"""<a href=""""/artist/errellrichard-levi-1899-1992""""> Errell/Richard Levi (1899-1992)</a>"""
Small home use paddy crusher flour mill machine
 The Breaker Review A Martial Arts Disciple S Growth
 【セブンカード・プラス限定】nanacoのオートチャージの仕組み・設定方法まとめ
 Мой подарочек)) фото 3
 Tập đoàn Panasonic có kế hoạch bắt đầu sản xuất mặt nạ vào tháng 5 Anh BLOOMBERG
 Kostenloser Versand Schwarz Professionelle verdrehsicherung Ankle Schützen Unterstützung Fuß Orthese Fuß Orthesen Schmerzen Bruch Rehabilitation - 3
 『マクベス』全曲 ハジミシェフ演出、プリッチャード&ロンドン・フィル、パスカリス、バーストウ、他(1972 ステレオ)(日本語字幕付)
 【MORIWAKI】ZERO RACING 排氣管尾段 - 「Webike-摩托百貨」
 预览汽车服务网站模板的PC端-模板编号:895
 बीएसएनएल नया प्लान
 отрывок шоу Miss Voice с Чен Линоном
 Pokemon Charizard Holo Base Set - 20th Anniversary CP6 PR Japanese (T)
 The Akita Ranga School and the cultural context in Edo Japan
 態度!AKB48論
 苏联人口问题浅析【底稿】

━━━━━━

#### Goal of the exercise
Word for word, return the entire set of entries.

#### Exercise output
"""<a href=""""/artist/errellrichard-levi-1899-1992""""> Errell/Richard Levi (1899-1992)</a>"""
Small home use paddy crusher flour mill machine
 The Breaker Review A Martial Arts Disciple S Growth
 【セブンカード・プラス限定】nanacoのオートチャージの仕組み・設定方法まとめ
 Мой подарочек)) фото 3
 Tập đoàn Panasonic có kế hoạch bắt đầu sản xuất mặt nạ vào tháng 5 Anh BLOOMBERG
 Kostenloser Versand Schwarz Professionelle verdrehsicherung Ankle Schützen Unterstützung Fuß Orthese Fuß Orthesen Schmerzen Bruch Rehabilitation - 3
 『マクベス』全曲 ハジミシェフ演出、プリッチャード&ロンドン・フィル、パスカリス、バーストウ、他(1972 ステレオ)(日本語字幕付)
 【MORIWAKI】ZERO RACING 排氣管尾段 - 「Webike-摩托百貨」
 预览汽车服务网站模板的PC端-模板编号:895
 बीएसएनएल नया प्लान
 отрывок шоу Miss Voice с Чен Линоном
 Pokemon Charizard Holo Base Set - 20th Anniversary CP6 PR Japanese (T)
 The Akita Ranga School and the cultural context in Edo Japan
 態度!AKB48論
 苏联人口问题浅析【底稿】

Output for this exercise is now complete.